Im Vorfeld soll die Bevölkerung an allen Samstagen im Juli durch Infostände in der Gifhorner Fußgängerzone aufgeklärt werden, wie die Sprecherin Nicole Wolf jetzt sagte. „Wir müssen den Leuten klar machen, dass wir ihnen nicht die Handys wegnehmen wollen“, sagte sie. Vielmehr müsse man die Alternativen aufzeigen: „Glasfaser und der 4G-Standard reichen.“ Die Kommunikation mit Stadt, Landkreis und vor allem mit der TU Braunschweig stocke dagegen. Nach einigen Mails an die TU komme auf die entscheidende Frage, warum die Studien, die „die Gefahren durch den Mobilfunkstandard 5G herausgearbeitet haben“, keine Berücksichtigung erfahren, keine Antwort.

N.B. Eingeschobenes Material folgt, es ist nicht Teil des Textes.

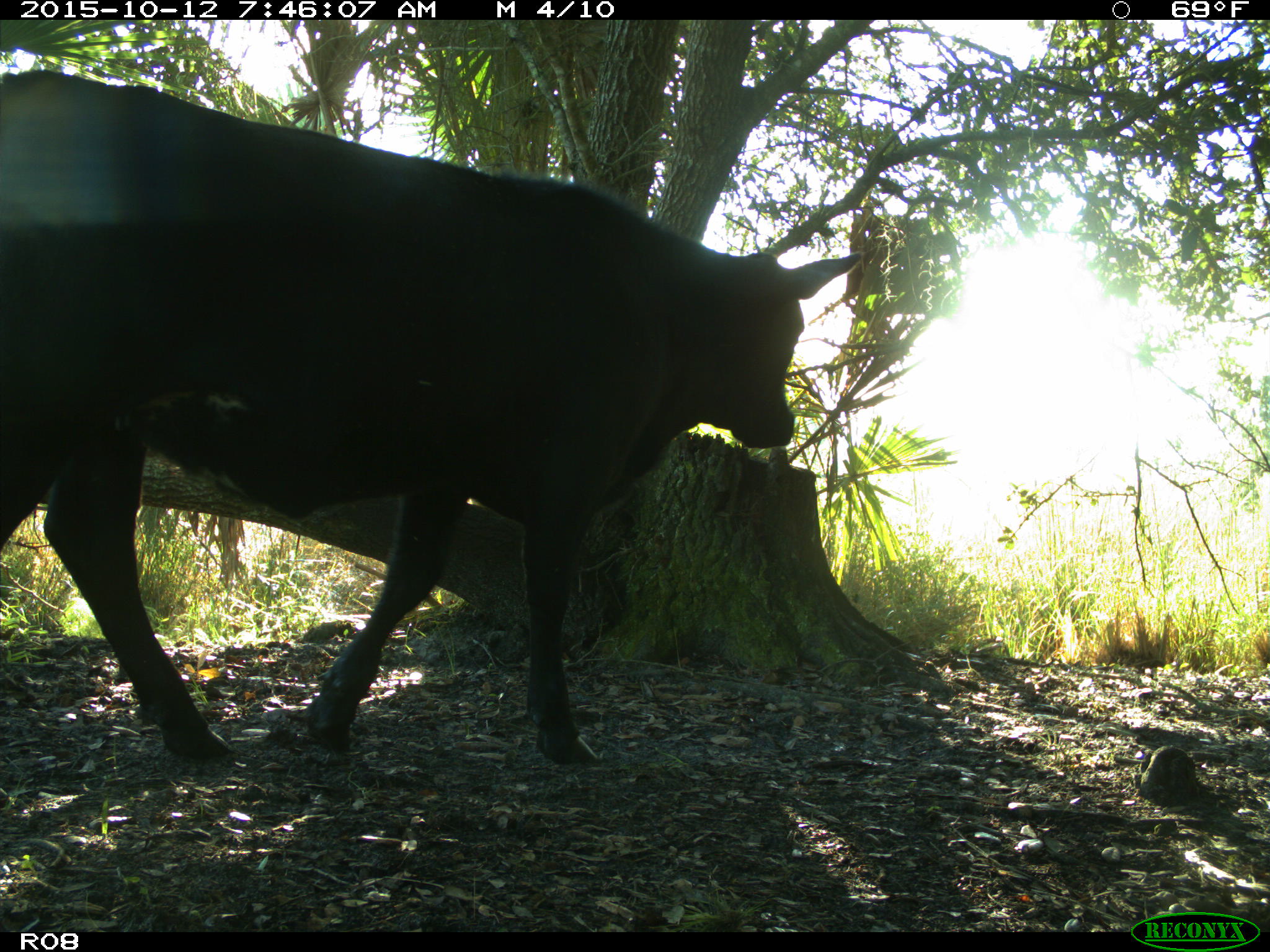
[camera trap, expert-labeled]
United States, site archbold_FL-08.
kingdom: Animalia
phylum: Chordata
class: Mammalia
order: Artiodactyla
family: Bovidae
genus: Bos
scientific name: Bos taurus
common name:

Gifhorns Bürgermeister Matthias Nerlich habe zugesagt, das Bauamt prüfen zu lassen, ob und inwieweit die BI beim Mobilfunkausbau einbezogen werden könne. „Diese Belastungen für jeden Menschen verstoßen gegen Artikel 2 des Grundgesetzes, das Recht auf körperliche Unversehrtheit“, erklärte Wolf. Bei Vorliegen auch nur einer der Ungefährlichkeit widersprechenden Studie müsse das Vorsichtsprinzip gelten. Sollte dennoch der neue Mobilfunkstandard durchgesetzt werden, handele es sich um einen „großen Menschenversuch“. „Dann braucht es die Zustimmung jedes einzelnen Menschen“, so Wolf. „Einige Großstädte in Europa haben den Ausbau von 5G gekippt.“

Beim Gespräch mit Vertretern des Landkreises wurde nach Worten Wolfs seitens der Landkreisverwaltung darauf verwiesen, dass man sich an die geltenden Gesetze halte. Folgerichtig müssten die Gesetze geändert werden, die dem Artikel 2 des Grundgesetzes widersprechen, sagte Wolf. Die den Ausbau beschließende Bundesregierung verlasse sich bei ihren Entscheidungen auf das Bundesamt für Strahlung. Das aber arbeite eng mit einer Organisation aus der Industrie zusammen. Weiterhin werde man sich mit den bisher 34 bekannten lokalen Bürgerinitiativen im Bundesgebiet vernetzen, um sich auszutauschen. Zudem wolle man weitere Unterstützer und Vereine suchen. Eine Zusammenarbeit mit der Fridayforfuture-Bewegung wurde bei den Beteiligten der BI, die derzeit 70 Mitglieder hat, abgelehnt. „Die Schüler lieben ihre Handys und wollen keine Funklöcher. Die haben nichts begriffen“, meinte ein Teilnehmer der Runde.

Das nächste Treffen der BI wird voraussichtlich am Dienstag, 23. Juli, um 18.45 Uhr im Mehrgenerationenhaus stattfinden.